----- Article

[Serdev] usrloc loading
Greger V. Teigre
greger at teigre.com
Tue Jan 23 09:17:32 UTC 2007
My turnaround time is probably too fast for Jiri, here... Only about a
week :-) So, Jiri, feel free to jump in whenever you have the time!
Martin Hoffmann wrote:
>> * Martin points out the importance of the flexibility of ser.cfg in
>> supporting various network designs and "ways of doing it". This is true,
>> and I fully agree. However, the "valid" or "appropriate" designs to use
>> DO have constraints, both in SER design, available modules, as well as
>> in ser.cfg language itself.
>>
>
> The biggest problem is that you can easily configure SER in such a way,
> that it isn't actually a SIP proxy as per The Standard. This may happen
> on purpose (nathelper being the obvious example). But some of the
> questions on seruser indicate that people "just do stuff" and wonder why
> it breakes.
>
Yes, I totally agree. That's why one of my dearest projects is creating
best practice scenarios and corresponding configs that actually work and
do follow the standards. It is much easier to adapt a good ser.cfg than
to build an RFC-compliant one from scratch.
>> Thus, the flexibility of ser.cfg that
>> enables professionals to tune SER, is a curse to others, less experienced.
>> Which of course leads me to the original intention of SER - Getting
>> Started configurations: create best practices for the basic tasks.
>>
>
> The way I see it, SER is a SIP proxy for professionals. This may sound
> arrogant, but you _really_ have to know what you are doing. You have to
> know SIP otherwise you will break things. Your Getting Started is a very
> valuable document on covering these things and help people climbing the
> steep parts of the learning curves. But even with those documents, the
> fact remains that SER is not the right tool for people who just want to
> have a SIP proxy for their private or SMB use. For now, there is
> Asterisk; repro is a good proper proxy that "just works".
>
Yes, you're right. It sounds sort of arrogant. ;-)
I think the discussion we should have (and it's long overdue) is "who
should SER be for?"
And I think we should argue why, put it on iptel.org (call it why/why
not SER?) and then people will be able to evaluate whether SER is the
right thing for them.
My suspicion is that SER is different things for different people, so
this might be a tricky discussion. However, unless we have the
discussion (and assuming we want a community of some sorts), wrong
people will enter the community, push things in the wrong direction, get
frustrated, frustrate others, and then leave saying bad things.
> Open source software is in the fortunate position that it doesn't need
> to be sold. It can afford to serve a niche. In this light, the SER
> community can afford to be honest and tell some people "SER isn't the
> right tool for you (and no, OpenSER isn't either)".

----------

▶ [Short problem a]:
In the mailing list post about SER, what name does the writer propose for the page to be put on iptel.org?
The text and the records were taken from separate, unrelated sources.

----- Data lines

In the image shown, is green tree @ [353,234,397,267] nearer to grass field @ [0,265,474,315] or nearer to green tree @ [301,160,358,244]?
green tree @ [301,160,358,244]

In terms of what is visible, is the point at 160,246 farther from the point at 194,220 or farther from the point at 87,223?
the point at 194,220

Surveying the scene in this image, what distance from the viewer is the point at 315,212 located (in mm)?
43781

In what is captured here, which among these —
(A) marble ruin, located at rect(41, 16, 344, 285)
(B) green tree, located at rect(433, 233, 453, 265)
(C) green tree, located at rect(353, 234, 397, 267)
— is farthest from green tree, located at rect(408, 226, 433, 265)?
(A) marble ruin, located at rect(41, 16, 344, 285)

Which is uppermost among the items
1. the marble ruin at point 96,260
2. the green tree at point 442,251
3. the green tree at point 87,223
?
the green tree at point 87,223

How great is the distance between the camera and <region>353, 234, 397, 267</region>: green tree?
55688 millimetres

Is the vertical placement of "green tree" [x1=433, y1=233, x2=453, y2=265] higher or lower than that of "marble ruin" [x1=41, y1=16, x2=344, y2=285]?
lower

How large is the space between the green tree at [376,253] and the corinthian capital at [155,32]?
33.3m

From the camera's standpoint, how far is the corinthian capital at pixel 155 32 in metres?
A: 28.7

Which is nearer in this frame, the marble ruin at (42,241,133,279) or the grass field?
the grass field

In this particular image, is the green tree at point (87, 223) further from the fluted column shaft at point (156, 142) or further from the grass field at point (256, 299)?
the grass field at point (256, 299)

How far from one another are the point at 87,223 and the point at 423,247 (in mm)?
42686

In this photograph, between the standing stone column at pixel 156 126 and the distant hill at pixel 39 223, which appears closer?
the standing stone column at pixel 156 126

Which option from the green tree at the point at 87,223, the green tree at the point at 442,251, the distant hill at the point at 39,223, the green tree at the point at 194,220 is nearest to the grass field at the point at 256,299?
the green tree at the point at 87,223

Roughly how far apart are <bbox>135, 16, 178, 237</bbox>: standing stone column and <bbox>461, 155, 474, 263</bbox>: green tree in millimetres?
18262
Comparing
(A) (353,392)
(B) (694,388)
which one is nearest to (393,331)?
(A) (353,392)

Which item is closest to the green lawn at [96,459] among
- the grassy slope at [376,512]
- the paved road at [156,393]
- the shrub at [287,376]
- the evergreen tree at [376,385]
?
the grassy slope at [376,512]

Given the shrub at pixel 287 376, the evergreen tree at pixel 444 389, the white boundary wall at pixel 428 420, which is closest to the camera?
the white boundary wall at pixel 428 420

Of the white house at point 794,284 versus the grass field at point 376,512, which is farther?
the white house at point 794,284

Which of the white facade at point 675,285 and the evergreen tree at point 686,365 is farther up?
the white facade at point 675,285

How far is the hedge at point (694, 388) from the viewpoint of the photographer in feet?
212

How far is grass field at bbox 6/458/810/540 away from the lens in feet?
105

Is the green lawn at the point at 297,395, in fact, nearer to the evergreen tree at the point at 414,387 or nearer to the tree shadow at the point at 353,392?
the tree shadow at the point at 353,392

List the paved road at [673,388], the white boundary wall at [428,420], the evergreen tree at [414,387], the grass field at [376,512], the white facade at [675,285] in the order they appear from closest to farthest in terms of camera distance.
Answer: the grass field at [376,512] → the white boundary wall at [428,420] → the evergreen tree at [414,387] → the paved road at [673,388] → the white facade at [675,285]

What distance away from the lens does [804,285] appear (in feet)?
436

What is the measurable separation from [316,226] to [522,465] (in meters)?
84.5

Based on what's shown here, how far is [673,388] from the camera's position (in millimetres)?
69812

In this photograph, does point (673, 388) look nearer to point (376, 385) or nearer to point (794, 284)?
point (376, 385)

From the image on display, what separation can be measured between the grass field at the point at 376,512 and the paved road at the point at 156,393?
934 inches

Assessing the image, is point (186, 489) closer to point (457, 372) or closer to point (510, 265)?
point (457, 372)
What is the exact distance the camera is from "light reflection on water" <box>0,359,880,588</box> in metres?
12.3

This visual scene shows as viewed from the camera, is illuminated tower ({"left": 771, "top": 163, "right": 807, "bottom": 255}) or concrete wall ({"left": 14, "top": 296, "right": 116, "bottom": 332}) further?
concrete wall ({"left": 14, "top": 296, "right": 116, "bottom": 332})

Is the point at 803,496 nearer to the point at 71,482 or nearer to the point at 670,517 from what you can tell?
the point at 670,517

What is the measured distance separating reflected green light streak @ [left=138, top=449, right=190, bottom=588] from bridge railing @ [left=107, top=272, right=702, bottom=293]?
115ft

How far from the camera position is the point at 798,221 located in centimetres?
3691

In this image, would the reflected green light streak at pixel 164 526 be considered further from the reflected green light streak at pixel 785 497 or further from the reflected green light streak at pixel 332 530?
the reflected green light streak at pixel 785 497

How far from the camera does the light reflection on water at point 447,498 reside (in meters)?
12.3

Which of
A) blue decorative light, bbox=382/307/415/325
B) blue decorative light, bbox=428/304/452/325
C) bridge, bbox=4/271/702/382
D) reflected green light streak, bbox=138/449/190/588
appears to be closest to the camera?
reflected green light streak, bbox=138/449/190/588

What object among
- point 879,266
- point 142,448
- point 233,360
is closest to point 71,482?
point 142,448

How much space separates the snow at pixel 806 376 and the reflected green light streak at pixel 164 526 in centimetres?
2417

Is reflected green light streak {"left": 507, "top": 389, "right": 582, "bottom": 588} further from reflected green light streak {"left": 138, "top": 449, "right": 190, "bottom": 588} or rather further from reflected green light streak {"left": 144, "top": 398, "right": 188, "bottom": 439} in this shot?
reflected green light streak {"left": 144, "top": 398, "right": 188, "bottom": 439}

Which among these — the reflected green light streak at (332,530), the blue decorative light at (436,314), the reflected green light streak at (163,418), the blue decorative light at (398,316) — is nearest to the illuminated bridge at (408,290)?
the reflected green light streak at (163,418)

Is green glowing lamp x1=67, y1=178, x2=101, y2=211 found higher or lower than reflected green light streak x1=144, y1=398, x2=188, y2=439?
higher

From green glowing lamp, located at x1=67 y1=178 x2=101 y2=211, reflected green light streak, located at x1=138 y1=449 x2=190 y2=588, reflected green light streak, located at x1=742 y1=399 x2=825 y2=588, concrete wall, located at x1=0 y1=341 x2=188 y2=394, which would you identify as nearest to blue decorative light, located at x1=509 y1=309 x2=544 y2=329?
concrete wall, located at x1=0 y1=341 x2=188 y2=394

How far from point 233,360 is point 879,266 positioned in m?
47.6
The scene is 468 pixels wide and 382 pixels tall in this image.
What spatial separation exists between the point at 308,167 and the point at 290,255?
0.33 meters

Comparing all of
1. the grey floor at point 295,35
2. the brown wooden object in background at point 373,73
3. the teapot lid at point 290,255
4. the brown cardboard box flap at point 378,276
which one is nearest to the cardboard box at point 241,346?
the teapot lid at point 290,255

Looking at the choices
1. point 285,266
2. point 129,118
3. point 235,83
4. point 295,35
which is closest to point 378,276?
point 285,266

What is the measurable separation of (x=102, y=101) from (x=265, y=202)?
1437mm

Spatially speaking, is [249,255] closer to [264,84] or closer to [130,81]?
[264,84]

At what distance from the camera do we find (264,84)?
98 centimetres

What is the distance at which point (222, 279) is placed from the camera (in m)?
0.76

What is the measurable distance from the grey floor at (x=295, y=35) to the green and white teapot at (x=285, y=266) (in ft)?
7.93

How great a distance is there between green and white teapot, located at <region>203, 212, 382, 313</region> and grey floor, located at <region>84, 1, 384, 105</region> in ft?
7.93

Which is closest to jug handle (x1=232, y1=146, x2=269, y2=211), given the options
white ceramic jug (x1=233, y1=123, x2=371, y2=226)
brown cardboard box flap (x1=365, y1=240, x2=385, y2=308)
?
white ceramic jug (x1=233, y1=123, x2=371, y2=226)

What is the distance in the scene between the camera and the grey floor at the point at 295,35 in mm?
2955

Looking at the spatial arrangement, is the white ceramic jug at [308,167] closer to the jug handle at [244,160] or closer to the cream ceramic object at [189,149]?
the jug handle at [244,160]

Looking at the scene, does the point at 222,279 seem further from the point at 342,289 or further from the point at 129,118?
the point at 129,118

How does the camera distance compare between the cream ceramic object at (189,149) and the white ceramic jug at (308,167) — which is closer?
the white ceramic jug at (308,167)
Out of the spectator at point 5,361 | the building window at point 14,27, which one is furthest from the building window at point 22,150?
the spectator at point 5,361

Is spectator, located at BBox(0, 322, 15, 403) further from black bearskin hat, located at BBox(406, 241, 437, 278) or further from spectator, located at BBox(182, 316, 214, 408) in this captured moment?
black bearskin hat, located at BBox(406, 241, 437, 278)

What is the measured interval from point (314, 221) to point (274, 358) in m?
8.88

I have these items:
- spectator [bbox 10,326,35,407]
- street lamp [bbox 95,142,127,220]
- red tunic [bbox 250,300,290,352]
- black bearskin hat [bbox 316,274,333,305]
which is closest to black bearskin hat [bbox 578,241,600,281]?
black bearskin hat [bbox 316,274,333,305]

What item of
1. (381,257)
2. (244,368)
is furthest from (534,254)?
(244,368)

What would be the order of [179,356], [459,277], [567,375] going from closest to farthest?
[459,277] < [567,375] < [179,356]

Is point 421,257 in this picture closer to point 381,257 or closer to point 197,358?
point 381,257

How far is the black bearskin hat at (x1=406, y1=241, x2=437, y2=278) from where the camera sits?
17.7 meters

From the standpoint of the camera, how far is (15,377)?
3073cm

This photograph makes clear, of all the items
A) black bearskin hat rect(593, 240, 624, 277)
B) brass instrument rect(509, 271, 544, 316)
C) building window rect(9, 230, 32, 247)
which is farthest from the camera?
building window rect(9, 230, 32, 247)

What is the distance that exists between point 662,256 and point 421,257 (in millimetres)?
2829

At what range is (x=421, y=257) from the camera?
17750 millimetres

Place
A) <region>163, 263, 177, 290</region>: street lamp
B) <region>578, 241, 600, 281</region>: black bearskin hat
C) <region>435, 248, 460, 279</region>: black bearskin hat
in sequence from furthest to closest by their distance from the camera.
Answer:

----------

▶ [Short problem b]:
Count the lines of the records that contain the string "appears", treating case as significant, and give only the number.

▶ [Result a]:
why/why not SER?

▶ [Result b]:
2